Several developments in Kazakhstan have underlined this shift in recent weeks. First, President Nursultan Nazarbayev has pressed for the acceleration of the replacement of the Cyrillic alphabet with Latin script for the Kazakh language, something that will highlight the difference between Kazakhs and Russians in a fundamental way (Kprf.ru, May 24, 2018). Second, Astana has announced plans to remove Russian from its banknotes. Henceforth, they will only be in the national language (Dialog.ua, February 23), again a symbol that Kazakhstan is looking away from Russia and toward its own national future.
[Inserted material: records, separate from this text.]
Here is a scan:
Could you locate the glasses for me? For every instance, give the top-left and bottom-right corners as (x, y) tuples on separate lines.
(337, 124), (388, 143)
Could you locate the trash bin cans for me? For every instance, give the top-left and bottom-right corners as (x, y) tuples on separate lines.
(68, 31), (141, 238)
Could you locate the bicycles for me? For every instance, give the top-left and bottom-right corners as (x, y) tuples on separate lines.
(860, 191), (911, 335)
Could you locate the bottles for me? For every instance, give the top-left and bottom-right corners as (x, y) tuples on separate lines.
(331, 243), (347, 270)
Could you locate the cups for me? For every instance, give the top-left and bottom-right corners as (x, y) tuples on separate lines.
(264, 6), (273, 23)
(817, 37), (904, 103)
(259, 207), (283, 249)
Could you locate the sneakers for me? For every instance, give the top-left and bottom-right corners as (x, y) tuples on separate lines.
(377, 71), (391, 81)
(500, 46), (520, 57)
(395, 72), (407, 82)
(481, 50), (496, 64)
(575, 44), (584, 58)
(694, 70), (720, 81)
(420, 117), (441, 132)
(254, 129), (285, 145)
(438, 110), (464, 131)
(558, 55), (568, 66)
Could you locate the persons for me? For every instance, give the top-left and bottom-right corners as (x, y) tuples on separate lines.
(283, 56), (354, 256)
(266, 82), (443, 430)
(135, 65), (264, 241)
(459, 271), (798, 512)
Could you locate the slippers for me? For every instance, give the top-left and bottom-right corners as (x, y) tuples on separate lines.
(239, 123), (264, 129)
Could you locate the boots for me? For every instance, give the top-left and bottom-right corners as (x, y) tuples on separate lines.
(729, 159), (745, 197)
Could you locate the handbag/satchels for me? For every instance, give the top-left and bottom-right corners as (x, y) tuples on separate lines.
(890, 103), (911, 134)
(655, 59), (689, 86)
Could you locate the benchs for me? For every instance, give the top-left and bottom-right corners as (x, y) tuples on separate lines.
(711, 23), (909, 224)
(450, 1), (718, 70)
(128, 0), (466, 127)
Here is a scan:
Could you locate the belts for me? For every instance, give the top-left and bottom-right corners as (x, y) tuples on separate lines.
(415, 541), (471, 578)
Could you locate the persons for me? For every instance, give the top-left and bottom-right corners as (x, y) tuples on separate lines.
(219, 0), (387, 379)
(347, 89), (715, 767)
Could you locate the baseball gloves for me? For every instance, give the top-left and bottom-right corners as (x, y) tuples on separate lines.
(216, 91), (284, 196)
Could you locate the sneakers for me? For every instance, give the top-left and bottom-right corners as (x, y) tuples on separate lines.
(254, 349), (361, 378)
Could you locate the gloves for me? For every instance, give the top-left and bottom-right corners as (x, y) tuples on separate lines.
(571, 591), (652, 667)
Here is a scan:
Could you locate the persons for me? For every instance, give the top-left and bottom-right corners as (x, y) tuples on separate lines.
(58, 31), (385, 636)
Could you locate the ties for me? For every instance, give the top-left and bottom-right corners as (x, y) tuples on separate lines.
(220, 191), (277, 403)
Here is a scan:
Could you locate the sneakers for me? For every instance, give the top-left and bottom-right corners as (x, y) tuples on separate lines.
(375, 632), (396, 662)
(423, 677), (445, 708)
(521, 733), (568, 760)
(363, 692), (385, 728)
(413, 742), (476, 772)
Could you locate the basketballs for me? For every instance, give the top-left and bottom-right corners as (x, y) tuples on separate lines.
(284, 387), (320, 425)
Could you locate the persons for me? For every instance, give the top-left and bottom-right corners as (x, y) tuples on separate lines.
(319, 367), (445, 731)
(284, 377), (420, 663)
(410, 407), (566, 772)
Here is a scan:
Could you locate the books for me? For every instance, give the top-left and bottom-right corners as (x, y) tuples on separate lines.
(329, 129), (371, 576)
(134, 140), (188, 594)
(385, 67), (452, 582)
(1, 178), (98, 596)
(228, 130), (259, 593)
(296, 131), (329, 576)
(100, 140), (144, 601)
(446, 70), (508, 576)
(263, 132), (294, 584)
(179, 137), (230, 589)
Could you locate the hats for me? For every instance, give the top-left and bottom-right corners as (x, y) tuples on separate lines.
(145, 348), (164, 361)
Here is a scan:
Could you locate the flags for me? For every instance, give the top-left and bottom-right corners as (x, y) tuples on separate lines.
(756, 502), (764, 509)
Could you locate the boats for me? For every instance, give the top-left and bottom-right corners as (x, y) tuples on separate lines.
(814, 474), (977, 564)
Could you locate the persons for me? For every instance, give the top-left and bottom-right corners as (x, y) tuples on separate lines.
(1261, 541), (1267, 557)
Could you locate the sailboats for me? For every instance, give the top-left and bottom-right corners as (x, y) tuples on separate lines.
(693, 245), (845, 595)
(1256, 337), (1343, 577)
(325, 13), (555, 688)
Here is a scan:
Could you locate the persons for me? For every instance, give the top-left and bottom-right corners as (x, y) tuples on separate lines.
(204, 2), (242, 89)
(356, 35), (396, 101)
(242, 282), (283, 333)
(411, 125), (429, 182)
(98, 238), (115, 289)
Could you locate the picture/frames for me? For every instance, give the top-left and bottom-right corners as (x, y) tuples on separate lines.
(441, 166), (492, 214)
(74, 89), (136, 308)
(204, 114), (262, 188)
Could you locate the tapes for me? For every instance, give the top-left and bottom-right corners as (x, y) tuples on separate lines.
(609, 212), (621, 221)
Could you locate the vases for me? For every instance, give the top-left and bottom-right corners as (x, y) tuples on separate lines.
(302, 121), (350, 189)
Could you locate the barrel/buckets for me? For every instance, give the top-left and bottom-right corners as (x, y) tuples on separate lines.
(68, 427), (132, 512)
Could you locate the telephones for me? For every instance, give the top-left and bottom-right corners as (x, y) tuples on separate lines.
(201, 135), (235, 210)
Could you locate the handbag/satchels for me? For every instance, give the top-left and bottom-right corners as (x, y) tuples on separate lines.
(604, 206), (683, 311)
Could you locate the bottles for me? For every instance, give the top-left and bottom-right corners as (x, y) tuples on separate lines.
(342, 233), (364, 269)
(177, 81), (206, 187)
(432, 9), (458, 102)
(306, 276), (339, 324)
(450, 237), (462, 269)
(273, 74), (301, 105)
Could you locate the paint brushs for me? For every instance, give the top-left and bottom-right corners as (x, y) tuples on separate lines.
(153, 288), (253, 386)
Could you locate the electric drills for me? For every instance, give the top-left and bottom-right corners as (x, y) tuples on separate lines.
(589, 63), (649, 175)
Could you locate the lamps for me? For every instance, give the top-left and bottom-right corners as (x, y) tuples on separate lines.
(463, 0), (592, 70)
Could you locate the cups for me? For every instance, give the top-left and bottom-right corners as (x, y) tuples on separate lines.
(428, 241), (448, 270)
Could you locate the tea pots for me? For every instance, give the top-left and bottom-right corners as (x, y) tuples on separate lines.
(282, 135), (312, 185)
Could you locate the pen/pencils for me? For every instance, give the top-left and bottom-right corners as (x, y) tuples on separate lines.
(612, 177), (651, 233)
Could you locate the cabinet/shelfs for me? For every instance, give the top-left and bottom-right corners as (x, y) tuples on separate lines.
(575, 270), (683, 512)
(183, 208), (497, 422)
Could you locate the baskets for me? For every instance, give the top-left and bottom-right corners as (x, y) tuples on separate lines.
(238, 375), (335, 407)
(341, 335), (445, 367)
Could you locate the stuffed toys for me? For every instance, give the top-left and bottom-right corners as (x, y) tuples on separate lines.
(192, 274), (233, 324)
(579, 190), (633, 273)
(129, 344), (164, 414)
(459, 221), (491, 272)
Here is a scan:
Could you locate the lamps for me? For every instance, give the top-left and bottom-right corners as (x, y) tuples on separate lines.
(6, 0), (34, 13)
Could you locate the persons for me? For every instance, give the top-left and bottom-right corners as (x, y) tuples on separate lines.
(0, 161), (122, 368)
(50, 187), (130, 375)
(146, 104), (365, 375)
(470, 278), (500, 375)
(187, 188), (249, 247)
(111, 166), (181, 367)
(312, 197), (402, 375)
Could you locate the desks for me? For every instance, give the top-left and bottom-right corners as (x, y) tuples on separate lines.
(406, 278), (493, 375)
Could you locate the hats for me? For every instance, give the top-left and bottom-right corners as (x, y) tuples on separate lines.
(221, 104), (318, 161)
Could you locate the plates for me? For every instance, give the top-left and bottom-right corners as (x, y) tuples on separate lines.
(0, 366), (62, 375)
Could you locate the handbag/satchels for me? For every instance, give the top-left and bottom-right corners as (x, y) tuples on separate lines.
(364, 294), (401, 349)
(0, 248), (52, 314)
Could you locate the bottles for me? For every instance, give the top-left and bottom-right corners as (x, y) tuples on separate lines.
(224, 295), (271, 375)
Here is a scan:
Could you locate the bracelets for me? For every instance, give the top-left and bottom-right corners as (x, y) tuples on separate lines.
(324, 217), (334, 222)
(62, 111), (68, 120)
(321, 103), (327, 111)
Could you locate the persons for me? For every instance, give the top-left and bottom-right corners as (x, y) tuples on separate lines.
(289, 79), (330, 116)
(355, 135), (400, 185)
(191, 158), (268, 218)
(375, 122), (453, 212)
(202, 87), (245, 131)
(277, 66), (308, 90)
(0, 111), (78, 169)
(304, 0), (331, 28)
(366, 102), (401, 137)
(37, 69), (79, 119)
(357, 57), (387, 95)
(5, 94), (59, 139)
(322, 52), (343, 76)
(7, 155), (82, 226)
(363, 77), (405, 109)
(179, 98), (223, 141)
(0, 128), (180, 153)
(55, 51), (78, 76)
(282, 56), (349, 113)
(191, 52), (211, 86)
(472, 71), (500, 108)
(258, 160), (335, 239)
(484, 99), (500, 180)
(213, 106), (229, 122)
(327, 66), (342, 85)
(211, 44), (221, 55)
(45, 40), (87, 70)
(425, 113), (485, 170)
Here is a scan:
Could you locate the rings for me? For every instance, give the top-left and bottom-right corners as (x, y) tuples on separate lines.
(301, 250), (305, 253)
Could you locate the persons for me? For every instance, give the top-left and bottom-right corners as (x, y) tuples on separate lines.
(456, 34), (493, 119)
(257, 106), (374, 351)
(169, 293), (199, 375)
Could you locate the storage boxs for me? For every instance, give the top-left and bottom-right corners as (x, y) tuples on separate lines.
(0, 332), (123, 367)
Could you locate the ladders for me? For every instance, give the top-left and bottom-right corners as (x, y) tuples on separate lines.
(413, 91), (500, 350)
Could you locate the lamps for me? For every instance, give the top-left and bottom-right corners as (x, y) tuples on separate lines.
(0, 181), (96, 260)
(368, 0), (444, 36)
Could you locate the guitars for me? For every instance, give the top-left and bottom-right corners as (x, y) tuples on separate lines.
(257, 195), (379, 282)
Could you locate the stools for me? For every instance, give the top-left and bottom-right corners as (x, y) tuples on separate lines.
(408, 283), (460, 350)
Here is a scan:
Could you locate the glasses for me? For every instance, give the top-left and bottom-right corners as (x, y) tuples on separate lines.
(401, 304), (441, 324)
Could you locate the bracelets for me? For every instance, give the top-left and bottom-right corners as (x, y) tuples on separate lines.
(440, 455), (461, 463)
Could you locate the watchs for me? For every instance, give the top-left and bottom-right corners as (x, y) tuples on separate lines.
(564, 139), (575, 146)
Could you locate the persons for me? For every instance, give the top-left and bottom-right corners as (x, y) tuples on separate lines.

And third, as a result of a new film about the terror famine in Kazakhstan that Joseph Stalin organized—which killed a greater percentage of the population than did his Holodomor in Ukraine―increasingly more Kazakhs are being nationalized in much the same way Ukrainians have been (Camonitor.kz, February 14).

But now, ethnic Russians and local Russian speakers see an even bigger threat on the horizon: more and more voices in Kazakhstan are calling for closing down the country’s Russian-language schools. The proposal is meant to bolster the integration of all groups into the Kazakh nation, to promote other languages, including English and Chinese, and to treat Russians in Kazakhstan the same way Kazakhs are treated in the Russian Federation, where there are no Kazakh-language schools at all despite the presence of almost a million ethnic Kazakhs. It is not clear if Astana will actually take this step, but even the discussion of such a possibility has Russians in Kazakhstan and in Moscow worried (Central Asian Monitor, March 4).

Commenting on this possibility, Kazakhstani journalist Zhenis Baykhozha writes that everyone needs to understand what will happen if a decision really is made to “close all Russian schools.” In such a case, she writes in Central Asian Monitor, “The overwhelming majority of Slavs living there, about four million people, and representatives of a large number of ethnic groups will begin to pack their bags [and] sell their houses and apartments [because] for many of them, the chance to give their children an education in Russian is almost the last factor that has been keeping them from leaving up to now” (Central Asian Monitor, March 4).

Baykhozha says that this exodus will hurt Kazakhstan by depriving it of Russian specialists, although, given the age structure of the Russians in the republic, that is less of a problem than it was a few decades above. Moreover, she adds, it would hurt Kazakhs as well, depriving them of a language needed to live and work in Russia and to gain a serious higher education—something not yet available domestically in the Kazakh language. Yet, despite those counterarguments, the number of Russian schools in Kazakhstan is certain to decline, and the prospect that they will disappear entirely will certainly accelerate Russian flight (Central Asian Monitor, May 30, 2018; March 4, 2019).

With that flight—and one can imagine a Kazakhstan in which ethnic Russians will decline to ten percent or less and become a truly marginal group—Astana will also change its foreign relations, looking ever more to the other Central Asian countries and to China, rather than to Russia as it has in the past. That is the judgment of the Kazakhstani Council on Foreign Relations, in a newly released report. That shift will likely upset Moscow even more than the departure of more ethnic Russians from Kazakhstan (Ca-portal.ru, February 27). At a minimum, it will mean that Russians and others will no longer speak of “Central Asia and Kazakhstan” but of a Central Asia that includes that enormous country within its borders.